Returning all these years later emotions stirred within as we started our descent into Schipol. Only 40 minutes from Heathrow yet years away, I was excited to see if it had changed and if it still made me feel like anything can happen.

The train from the airport takes you quickly and easily into the centre. I rode with tourists and locals and teenagers from home, taking their first intrepid steps into the world. Then a tram and a short walk led me to my home for the next few days – the self-selected Bicycle Hotel in the funky (or, as it says in my guide book, “dodgy”) De Pijp neighbourhood. I could have chosen a sterile hotel for my work stay, but this hostel had a certain charm. I was handed my key and pointed up the steep narrow staircase. Bunk beds! A sink with shared toilet and shower. This takes me back.

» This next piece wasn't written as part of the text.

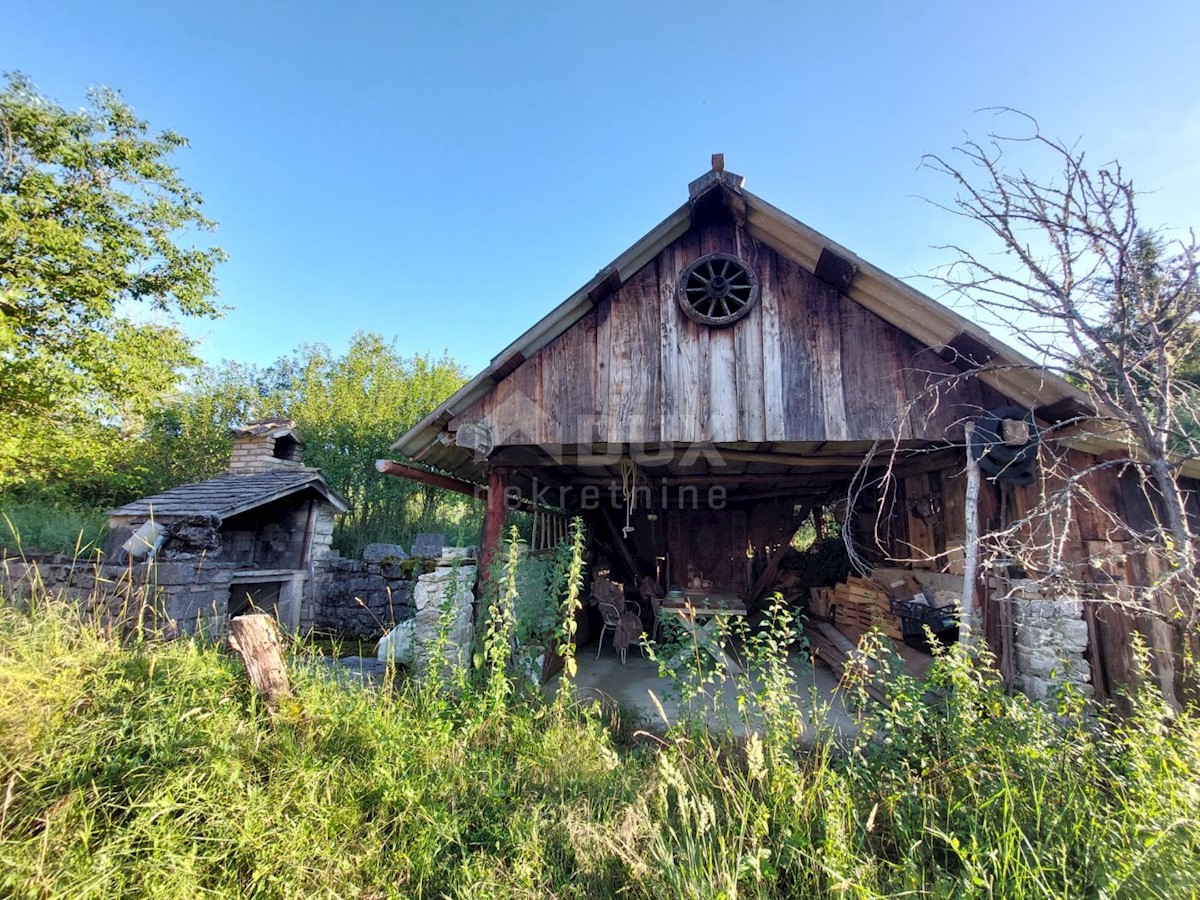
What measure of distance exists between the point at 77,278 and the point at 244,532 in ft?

So by the time I settled it was time to meet my colleagues and head out for dinner. We stayed close by and ate at the Cafe Restaurant De Duvel. A very cosy restaurant with THE most spectacular Tom Ka Gai I have ever tasted. The local beers slipped down and the atmosphere was buzzing.

After that, not wanting to yet head home, we pushed onto some more bars, sampling the beers in their small glasses. Very civilised! A taxi ride took us back towards Dam Square, I hopped out and saw in front of me the great green glow of the infamous Grasshopper coffee shop. I can’t even remember if this was a place I’d visited in my past, I ran in for nostalgia sake, to have a quick bathroom stop and sniff the rancid smell of teenagers enjoying their coffee shop moment, and then dashed out to find somewhere a little more… age appropriate!

We walked through the red light district, something I was keen to see again. For some reason I was expecting moth eaten velvet curtains and an old-world charm (again, not sure if that’s a displaced memory or something I once saw on a film), but was surprised by the clinical and contemporary appearance of the “windows” and their inhabitants, looking on with empty eyes and a tepid smile.

The rest of the night became a little hazy. Punctuated with the small beers, conversations with strangers out the front of gay bars, disco, house, western music… Someone complimented me on my blue jeans and cowboy boots combo, and I was finally pushed into a taxi. 30 euros for a 10 minute drive, tipped out in front of the bicycle hotel. 3am.

I’ve never slept so well in a bunk bed (lower bunk, no one in the top!).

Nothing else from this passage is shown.